==== Trecho do texto

Rigor Técnico-Científico à Luz da Contabilidade, Direito, Economia e Administração

  • Contabilidade: A Contabilidade é a linguagem do negócio e a principal fonte de dados para o fisco. Ela registra os fatos geradores dos tributos, apura as bases de cálculo e os próprios tributos, e gera as informações para as obrigações acessórias. A conformidade contábil-fiscal é fundamental para a governança corporativa e a gestão de riscos. A área de contabilidade tributária é especializada na aplicação da legislação tributária aos registros contábeis. A conciliação das contas contábeis com as declarações fiscais é um processo crítico para evitar divergências e autuações. A apuração do lucro real, lucro presumido ou simples nacional, por exemplo, é intrinsecamente contábil.
  • Direito (Tributário): É o arcabouço normativo que disciplina o poder de tributar. Ele define os elementos do tributo (fato gerador, base de cálculo, alíquota, sujeito ativo, sujeito passivo), as garantias do contribuinte e os deveres do fisco. O Direito Tributário estabelece as sanções para o descumprimento da legislação (multas, juros, processos administrativos e judiciais). A interpretação e aplicação das normas tributárias requerem profundo conhecimento jurídico, especialmente diante da complexidade e mutabilidade da legislação. A doutrina e a jurisprudência tributárias são essenciais para a compreensão das nuances legais.

========
==== Registros do conjunto

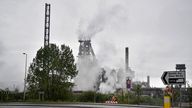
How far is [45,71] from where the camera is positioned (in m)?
69.3

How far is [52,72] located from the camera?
70.7 metres

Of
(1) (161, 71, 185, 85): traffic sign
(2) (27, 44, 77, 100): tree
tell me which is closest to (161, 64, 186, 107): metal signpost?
(1) (161, 71, 185, 85): traffic sign

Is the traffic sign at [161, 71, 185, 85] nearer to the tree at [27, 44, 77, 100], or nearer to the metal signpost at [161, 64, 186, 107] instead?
the metal signpost at [161, 64, 186, 107]

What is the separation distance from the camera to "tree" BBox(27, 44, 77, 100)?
69.2 metres

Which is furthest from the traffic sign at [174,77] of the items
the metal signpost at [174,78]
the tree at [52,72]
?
the tree at [52,72]

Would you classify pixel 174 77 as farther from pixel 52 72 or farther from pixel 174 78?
pixel 52 72

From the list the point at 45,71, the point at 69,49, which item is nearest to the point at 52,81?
the point at 45,71

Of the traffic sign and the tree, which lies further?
the tree

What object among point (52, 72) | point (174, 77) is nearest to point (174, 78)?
point (174, 77)

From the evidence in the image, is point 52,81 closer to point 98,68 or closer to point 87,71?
point 87,71

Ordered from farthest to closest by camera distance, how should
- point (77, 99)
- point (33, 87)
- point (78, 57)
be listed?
point (78, 57), point (77, 99), point (33, 87)

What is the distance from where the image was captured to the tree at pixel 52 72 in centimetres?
6919

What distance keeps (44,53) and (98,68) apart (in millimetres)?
39978

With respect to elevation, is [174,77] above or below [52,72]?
below
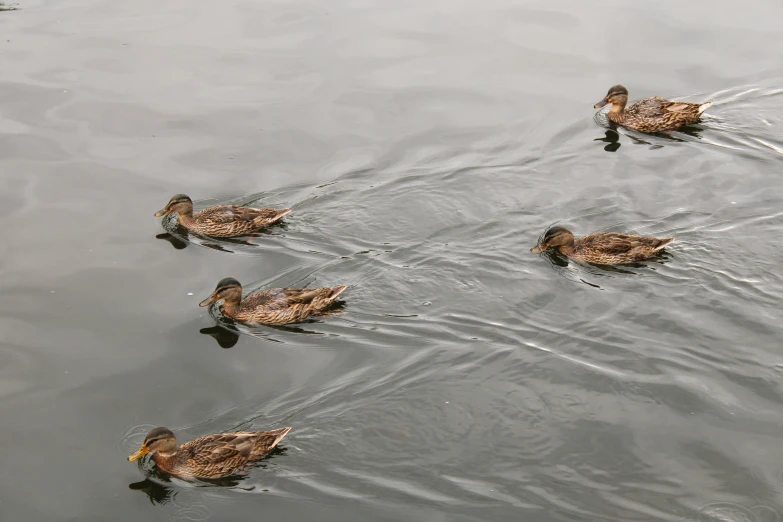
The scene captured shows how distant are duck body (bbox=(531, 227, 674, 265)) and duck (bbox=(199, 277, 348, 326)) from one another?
9.10 feet

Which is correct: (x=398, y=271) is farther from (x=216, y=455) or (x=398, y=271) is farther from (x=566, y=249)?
(x=216, y=455)

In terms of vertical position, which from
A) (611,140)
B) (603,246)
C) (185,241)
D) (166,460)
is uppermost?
(611,140)

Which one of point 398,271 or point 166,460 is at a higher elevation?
point 398,271

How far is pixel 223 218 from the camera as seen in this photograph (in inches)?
478

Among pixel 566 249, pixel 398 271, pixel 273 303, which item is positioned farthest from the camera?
pixel 566 249

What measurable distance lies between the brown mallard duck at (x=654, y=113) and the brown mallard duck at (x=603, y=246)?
12.6 feet

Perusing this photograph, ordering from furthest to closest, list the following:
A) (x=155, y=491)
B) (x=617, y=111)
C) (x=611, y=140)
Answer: (x=617, y=111) < (x=611, y=140) < (x=155, y=491)

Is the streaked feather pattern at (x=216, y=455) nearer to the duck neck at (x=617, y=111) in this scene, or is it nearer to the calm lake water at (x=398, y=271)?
the calm lake water at (x=398, y=271)

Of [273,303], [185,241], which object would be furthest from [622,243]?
[185,241]

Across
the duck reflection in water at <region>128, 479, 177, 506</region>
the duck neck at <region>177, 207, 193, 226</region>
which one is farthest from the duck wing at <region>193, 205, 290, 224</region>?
the duck reflection in water at <region>128, 479, 177, 506</region>

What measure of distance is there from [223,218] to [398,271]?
8.13ft

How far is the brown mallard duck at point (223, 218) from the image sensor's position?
476 inches

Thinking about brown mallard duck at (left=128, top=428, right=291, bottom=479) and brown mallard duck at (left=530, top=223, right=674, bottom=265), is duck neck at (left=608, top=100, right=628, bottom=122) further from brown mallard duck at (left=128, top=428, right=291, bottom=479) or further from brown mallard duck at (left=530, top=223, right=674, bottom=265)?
brown mallard duck at (left=128, top=428, right=291, bottom=479)

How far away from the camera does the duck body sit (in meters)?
11.3
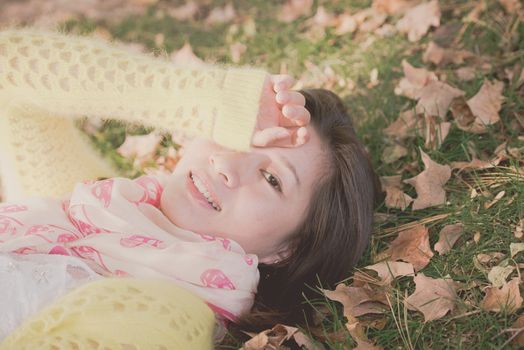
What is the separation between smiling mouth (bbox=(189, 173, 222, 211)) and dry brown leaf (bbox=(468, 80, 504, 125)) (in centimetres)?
111

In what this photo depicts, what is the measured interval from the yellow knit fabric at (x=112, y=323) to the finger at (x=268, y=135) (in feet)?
1.87

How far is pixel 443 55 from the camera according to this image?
10.0 feet

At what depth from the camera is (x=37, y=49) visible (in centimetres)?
213

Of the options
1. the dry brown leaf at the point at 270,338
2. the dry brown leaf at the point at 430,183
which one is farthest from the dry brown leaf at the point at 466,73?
the dry brown leaf at the point at 270,338

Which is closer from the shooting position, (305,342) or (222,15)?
(305,342)

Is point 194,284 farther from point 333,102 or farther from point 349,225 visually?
point 333,102

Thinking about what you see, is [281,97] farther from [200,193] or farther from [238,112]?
[200,193]

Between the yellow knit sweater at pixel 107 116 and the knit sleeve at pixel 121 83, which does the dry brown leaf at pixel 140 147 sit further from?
the knit sleeve at pixel 121 83

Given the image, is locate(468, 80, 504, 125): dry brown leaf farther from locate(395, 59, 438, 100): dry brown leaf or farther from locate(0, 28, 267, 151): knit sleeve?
locate(0, 28, 267, 151): knit sleeve

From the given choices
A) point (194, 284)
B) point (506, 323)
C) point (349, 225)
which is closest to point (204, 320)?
point (194, 284)

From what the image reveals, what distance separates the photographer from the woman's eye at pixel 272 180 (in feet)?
7.04

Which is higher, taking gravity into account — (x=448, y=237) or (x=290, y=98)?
(x=290, y=98)

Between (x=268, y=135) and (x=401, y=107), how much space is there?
1.02 metres

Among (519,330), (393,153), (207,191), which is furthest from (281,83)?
(519,330)
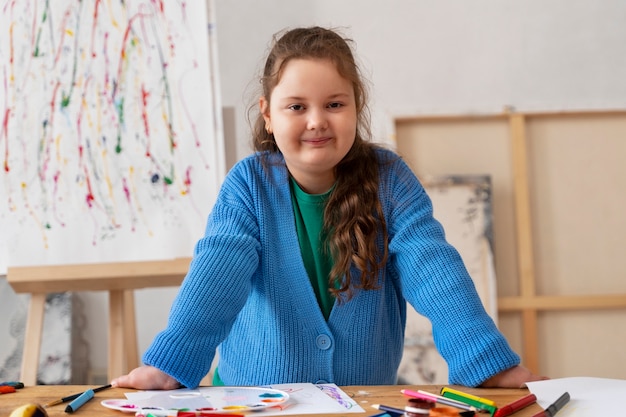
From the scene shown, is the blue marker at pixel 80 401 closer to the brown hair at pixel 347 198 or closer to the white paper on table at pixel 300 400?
the white paper on table at pixel 300 400

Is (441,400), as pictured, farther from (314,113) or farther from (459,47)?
(459,47)

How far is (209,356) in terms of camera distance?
1.05m

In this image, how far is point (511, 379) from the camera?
1009 mm

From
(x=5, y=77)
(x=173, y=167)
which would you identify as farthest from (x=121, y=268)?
(x=5, y=77)

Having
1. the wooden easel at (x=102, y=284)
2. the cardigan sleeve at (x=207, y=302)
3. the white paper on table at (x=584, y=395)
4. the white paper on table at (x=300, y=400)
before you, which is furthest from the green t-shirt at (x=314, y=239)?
the wooden easel at (x=102, y=284)

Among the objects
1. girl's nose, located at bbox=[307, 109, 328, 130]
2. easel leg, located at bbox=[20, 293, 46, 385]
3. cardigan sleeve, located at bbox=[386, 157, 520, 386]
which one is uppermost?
girl's nose, located at bbox=[307, 109, 328, 130]

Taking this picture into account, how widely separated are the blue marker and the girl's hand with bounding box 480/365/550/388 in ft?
1.64

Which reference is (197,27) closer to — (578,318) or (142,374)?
(142,374)

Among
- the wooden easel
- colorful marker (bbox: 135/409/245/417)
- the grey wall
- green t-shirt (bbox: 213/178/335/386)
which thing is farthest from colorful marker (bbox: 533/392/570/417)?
the grey wall

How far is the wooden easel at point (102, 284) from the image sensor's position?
1.85 m

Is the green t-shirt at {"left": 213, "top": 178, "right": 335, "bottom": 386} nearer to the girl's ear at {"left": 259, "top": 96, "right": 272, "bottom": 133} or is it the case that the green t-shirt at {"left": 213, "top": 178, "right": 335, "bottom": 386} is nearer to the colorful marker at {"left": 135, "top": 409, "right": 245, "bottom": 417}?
the girl's ear at {"left": 259, "top": 96, "right": 272, "bottom": 133}

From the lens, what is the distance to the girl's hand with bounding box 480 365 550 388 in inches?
39.4

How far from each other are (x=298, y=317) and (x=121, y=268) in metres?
0.83

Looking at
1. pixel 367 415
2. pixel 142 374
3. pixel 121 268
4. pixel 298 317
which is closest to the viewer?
pixel 367 415
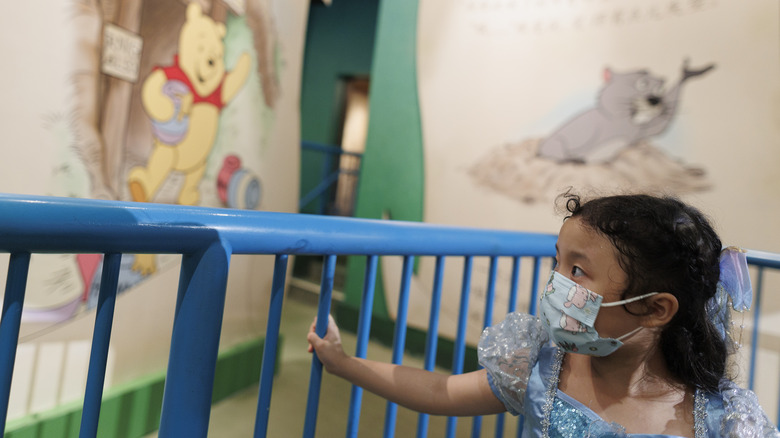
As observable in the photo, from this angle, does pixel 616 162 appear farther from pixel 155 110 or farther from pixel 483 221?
pixel 155 110

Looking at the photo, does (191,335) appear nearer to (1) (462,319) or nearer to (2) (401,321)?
(2) (401,321)

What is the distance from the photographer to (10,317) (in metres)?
0.47

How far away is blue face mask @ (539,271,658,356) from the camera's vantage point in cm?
74

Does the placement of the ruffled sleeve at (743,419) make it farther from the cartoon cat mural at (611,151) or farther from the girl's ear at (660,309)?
the cartoon cat mural at (611,151)

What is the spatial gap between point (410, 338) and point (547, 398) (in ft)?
7.77

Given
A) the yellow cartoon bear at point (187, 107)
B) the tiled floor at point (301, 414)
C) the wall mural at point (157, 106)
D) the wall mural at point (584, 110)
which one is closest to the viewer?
the wall mural at point (157, 106)

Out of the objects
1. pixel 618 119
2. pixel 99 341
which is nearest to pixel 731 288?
pixel 99 341

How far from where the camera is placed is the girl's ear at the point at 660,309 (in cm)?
73

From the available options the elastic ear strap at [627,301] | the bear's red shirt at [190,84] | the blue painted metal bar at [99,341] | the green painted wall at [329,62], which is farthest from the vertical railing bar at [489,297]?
the green painted wall at [329,62]

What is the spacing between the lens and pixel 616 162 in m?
2.52

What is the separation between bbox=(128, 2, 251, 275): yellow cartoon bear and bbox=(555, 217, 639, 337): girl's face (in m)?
1.60

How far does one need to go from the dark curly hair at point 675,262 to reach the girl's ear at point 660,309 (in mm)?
14

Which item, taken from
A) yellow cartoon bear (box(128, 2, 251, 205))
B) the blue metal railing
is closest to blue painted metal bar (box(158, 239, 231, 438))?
the blue metal railing

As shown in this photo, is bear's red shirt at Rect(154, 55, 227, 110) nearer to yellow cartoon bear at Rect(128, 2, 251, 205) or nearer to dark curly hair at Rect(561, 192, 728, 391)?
yellow cartoon bear at Rect(128, 2, 251, 205)
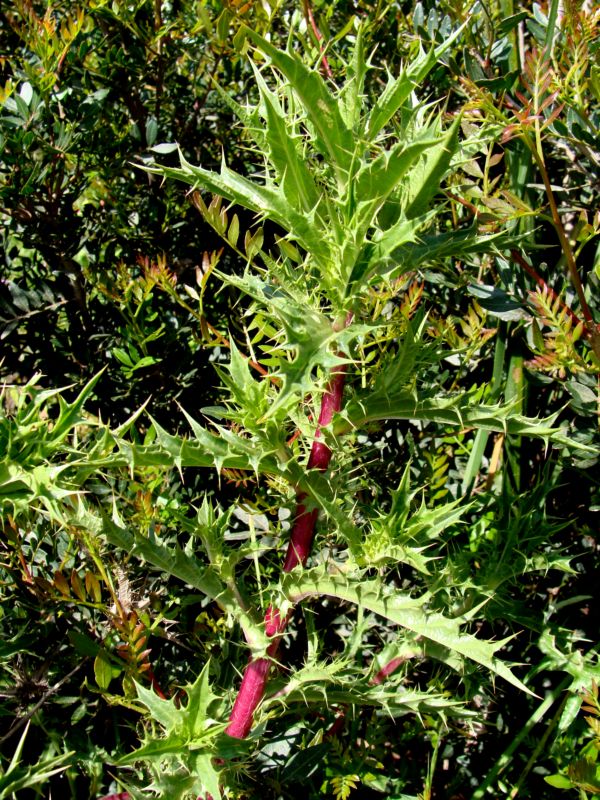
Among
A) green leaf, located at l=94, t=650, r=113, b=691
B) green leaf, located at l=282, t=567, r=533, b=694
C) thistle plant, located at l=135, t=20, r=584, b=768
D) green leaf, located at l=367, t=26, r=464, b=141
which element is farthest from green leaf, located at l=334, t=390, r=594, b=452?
green leaf, located at l=94, t=650, r=113, b=691

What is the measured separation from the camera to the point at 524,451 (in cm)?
152

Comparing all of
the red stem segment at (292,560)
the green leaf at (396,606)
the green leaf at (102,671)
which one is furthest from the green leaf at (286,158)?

========

• **Perguntas sobre o material**:
a) Indique se cada afirmação abaixo está de acordo com o trecho, respondendo sim ou não e citando literalmente as palavras do trecho que decidem a questão.
(i) A Contabilidade é a principal fonte de dados para o fisco.
(ii) A doutrina e a jurisprudência tributárias são dispensáveis para compreender as nuances legais.
(iii) A apuração do lucro real é um processo essencialmente jurídico.
b) Responda às perguntas abaixo com base no trecho.
(i) Que processo é crítico para evitar divergências e autuações?
(ii) Quais elementos do tributo o Direito Tributário define?
(iii) Que sanções o Direito Tributário estabelece para o descumprimento da legislação?
c) Devolva, sem nenhuma alteração, a passagem do trecho que vai de "Rigor Técnico-Científico à" até "é intrinsecamente contábil.".

• **Soluções das tarefas**:
a)
(i) Sim: "A Contabilidade é a linguagem do negócio e a principal fonte de dados para o fisco."
(ii) Não: "A doutrina e a jurisprudência tributárias são essenciais para a compreensão das nuances legais."
(iii) Não: "A apuração do lucro real, lucro presumido ou simples nacional, por exemplo, é intrinsecamente contábil."

b)
(i) A conciliação das contas contábeis com as declarações fiscais.
(ii) Fato gerador, base de cálculo, alíquota, sujeito ativo e sujeito passivo.
(iii) Multas, juros, processos administrativos e judiciais.

c)
Rigor Técnico-Científico à Luz da Contabilidade, Direito, Economia e Administração

  • Contabilidade: A Contabilidade é a linguagem do negócio e a principal fonte de dados para o fisco. Ela registra os fatos geradores dos tributos, apura as bases de cálculo e os próprios tributos, e gera as informações para as obrigações acessórias. A conformidade contábil-fiscal é fundamental para a governança corporativa e a gestão de riscos. A área de contabilidade tributária é especializada na aplicação da legislação tributária aos registros contábeis. A conciliação das contas contábeis com as declarações fiscais é um processo crítico para evitar divergências e autuações. A apuração do lucro real, lucro presumido ou simples nacional, por exemplo, é intrinsecamente contábil.